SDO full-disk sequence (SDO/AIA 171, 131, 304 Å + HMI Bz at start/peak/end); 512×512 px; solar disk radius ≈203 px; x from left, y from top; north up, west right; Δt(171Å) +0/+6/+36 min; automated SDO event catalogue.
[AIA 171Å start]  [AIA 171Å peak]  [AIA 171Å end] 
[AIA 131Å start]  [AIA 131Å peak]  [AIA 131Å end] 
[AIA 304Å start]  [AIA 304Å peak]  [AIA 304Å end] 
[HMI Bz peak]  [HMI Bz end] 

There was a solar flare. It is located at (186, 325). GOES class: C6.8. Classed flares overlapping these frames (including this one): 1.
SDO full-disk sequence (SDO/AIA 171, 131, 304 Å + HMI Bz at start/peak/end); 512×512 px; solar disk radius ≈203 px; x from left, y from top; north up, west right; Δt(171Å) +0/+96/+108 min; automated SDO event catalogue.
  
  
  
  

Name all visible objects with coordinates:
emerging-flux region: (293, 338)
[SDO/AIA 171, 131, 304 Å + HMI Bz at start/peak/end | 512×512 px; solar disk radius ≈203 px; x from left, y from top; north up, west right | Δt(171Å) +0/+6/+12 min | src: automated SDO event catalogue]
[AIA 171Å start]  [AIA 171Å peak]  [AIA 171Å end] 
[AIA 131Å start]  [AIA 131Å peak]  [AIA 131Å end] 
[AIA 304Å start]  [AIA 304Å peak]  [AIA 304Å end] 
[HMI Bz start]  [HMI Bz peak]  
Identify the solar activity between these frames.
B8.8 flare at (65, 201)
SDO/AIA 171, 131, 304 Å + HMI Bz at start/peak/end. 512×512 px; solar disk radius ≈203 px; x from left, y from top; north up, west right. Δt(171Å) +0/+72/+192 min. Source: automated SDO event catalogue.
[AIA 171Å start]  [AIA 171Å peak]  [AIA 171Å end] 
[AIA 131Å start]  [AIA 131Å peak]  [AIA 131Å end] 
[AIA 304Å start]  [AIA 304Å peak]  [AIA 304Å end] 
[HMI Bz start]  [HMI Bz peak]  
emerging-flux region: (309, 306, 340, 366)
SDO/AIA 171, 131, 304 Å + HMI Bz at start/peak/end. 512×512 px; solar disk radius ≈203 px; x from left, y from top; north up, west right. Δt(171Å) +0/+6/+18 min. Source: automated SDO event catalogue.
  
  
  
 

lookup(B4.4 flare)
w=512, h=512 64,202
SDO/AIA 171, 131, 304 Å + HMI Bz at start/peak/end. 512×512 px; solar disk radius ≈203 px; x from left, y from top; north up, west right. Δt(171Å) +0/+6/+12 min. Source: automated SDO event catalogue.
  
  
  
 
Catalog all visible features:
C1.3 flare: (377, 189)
::::::
**Problem details:** Which of the lines in the data hold the string "Source"? Report each of them by copying it.

**Result for this exercise:**
SDO/AIA 171, 131, 304 Å + HMI Bz at start/peak/end. 512×512 px; solar disk radius ≈203 px; x from left, y from top; north up, west right. Δt(171Å) +0/+72/+192 min. Source: automated SDO event catalogue.
SDO/AIA 171, 131, 304 Å + HMI Bz at start/peak/end. 512×512 px; solar disk radius ≈203 px; x from left, y from top; north up, west right. Δt(171Å) +0/+6/+18 min. Source: automated SDO event catalogue.
SDO/AIA 171, 131, 304 Å + HMI Bz at start/peak/end. 512×512 px; solar disk radius ≈203 px; x from left, y from top; north up, west right. Δt(171Å) +0/+6/+12 min. Source: automated SDO event catalogue.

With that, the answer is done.